Children are experts in parent playing; they know how to get their way, if not from parent, they will go to the other parent. This often leads to misunderstanding between the parents and children use this situation to their own advantage.
This is why working together as parents is essential to the welfare and stability of a home and well as a valuable parenting skill. The first thing to do is to sit down and have a meeting - just the parents - and work out a system that works for you as parents.
If necessary, equally separate the subjects that a parent will decide on. For example, one parent handles outdoor activities while the other handles indoor activities. This will prevent the child or children from being able to play one parent against the other.
Another option to head off child behavior problems is that each situation requires the approval of both parents in order for an answer to be given. This often works but can be a bit troublesome when one parent is not available.
Once you have decided about the methods to be used, you need to agree on the rules and steps to follow. Once you’ve decided, then go to your children and explain the situation.
Your children must have the perception that you work together as a team. It will help the older children to understand the situation and it will deter them from future parent playing. It works for smaller children just as well too, because establishing this routine will prevent parent playing from occurring.

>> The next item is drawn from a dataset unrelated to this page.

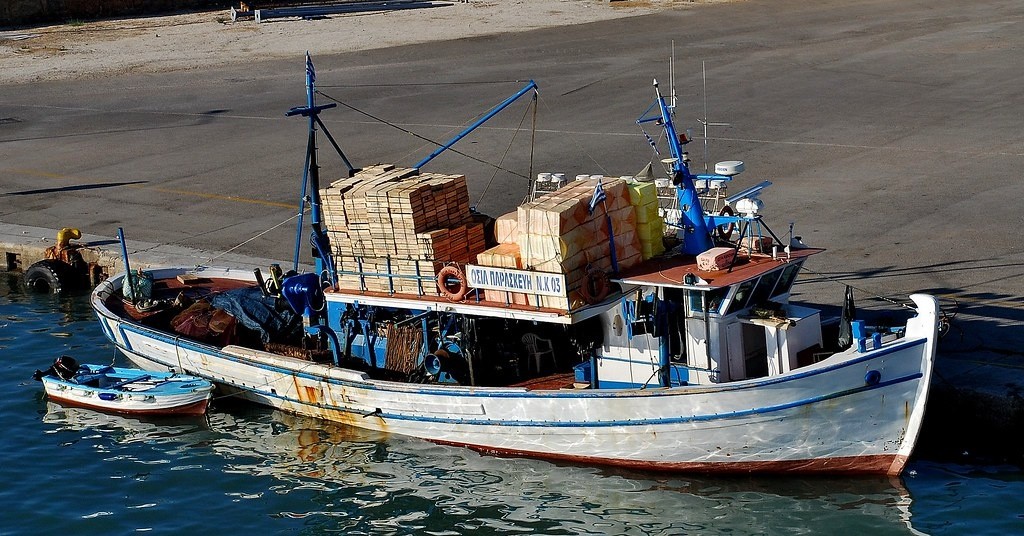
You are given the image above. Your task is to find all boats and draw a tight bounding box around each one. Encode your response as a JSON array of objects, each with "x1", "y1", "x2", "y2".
[
  {"x1": 32, "y1": 355, "x2": 217, "y2": 418},
  {"x1": 89, "y1": 51, "x2": 951, "y2": 482}
]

Working together has much greater benefits than just stopping children from parent playing. After all, parenting is not only about going to the park or watching TV. You need to take decisions on what type and kind of education they have to be given? Which religion or faith a child should be brought up in? What type of child disciplinary measures should be taken? All of these questions and many more need to be addressed together as a team, and as they grow up, they should become a part of the team.